I blame Rupert Murdoch. Wherever his “news” channels are strongest so is the redirection of righteous indignation onto the backs of the people who are least able to defend themselves.

Anyway, I wanted to point out that this globalization meme is truly stupid and well-meaning politicians should stop cuddling up to the propagators of this nonsense. Instinctively, we know that globalization is the excuse that is being used to tear down social safety nets. The reasoning is that goods for Americans, for example, are cheaper when they are made elsewhere. But is that really true?

Here’s a challenge: next time you’re in Lowes or Home Depot, go visit the appliance department. Try to figure out which refrigerators and ranges are made here in the US and which are made in Korea by price. There are brands that are made here in the US but they do not carry a premium price. In fact, the most expensive appliances, the ones that everyone wants and needs, are made in Korea. Not only that but sales reps will tell you confidentially that the current generation of those $3200 refrigerators are not supposed to last more than 7-10 years.

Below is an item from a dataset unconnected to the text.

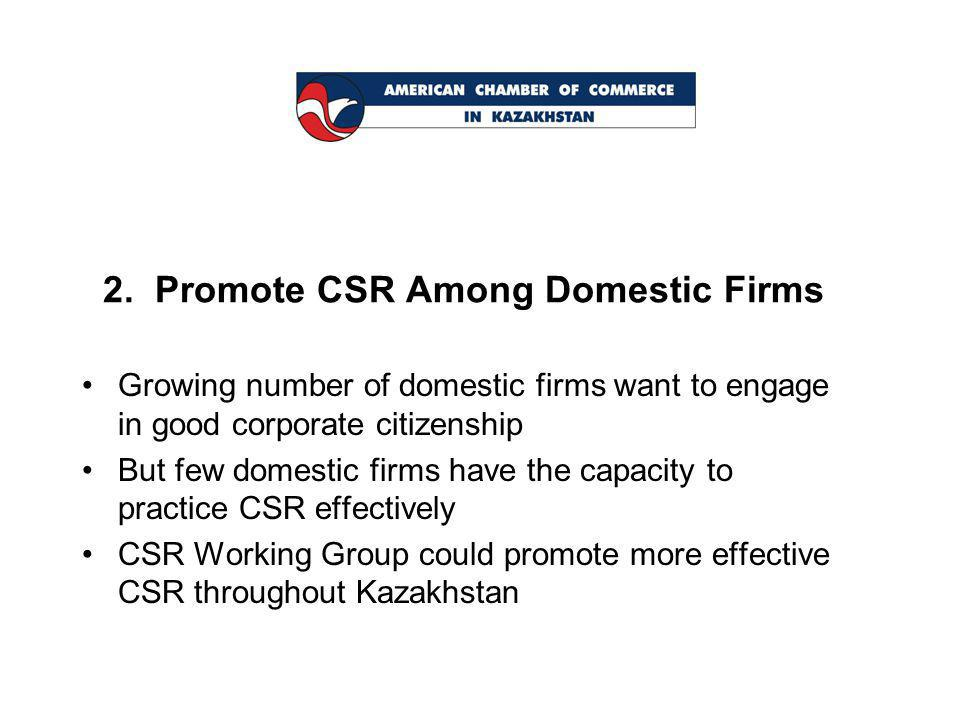 2. Promote CSR Among Domestic Firms Growing number of domestic firms want to engage in good corporate citizenship But few domestic firms have the capa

That’s globalization for you. And people buying new appliances know this in their bones. They know they’re being conned. What can you do? You can’t let your food spoil. But you gotta wonder where all the cost savings went. If the appliances are no longer cheaper but the labor is, then the difference is pure profit and it’s going into someone’s pocket. Not ours, obviously.

Globalization as we know it is really about a global casino, shareholder value, 401K’s. Did you notice that on Friday when the market dropped, we were all told not to look at our 401Ks? That’s what the gamblers would prefer. They don’t want you to look at how the value of your hard earned money, your retirement plan, is taking a plunge and will continue to do so. “Leave it alone, don’t think about it” is the message we get. Otherwise, you might get angry and they don’t want you to get angry and pull YOUR money out of THEIR market. Don’t look until we have to retire and find that all these monumental shocks left us with a lot less than the financial consultants said. They won’t promise you a guaranteed rate of return or even that you’ll have any principal left.And it’s all up to you. If you don’t plan, if you’re not playing the game correctly, well, it’s you’re fault for not being them.

I don’t buy the idea that nothing can be done about this kind of globalization. As Larry Elliott writes in his post in The Guardian:

The risk is that if the mainstream parties don’t respond to the demands of their traditional supporters, they will be replaced by populist parties who will. The French Socialist party has effectively lost most of its old blue-collar working class base to the hard left and the hard right, and in the UK there is a danger that the same thing will happen to the Labour party, where Jeremy Corbyn’s laissez-faire approach to immigration is at odds with the views of many voters in the north that supported Ed Miliband in the 2015 general election, but who plumped for Brexit last week.

There are those who argue that globalisation is now like the weather, something we can moan about but not alter. This is a false comparison. The global market economy was created by a set of political decisions in the past and it can be shaped by political decisions taken in the future.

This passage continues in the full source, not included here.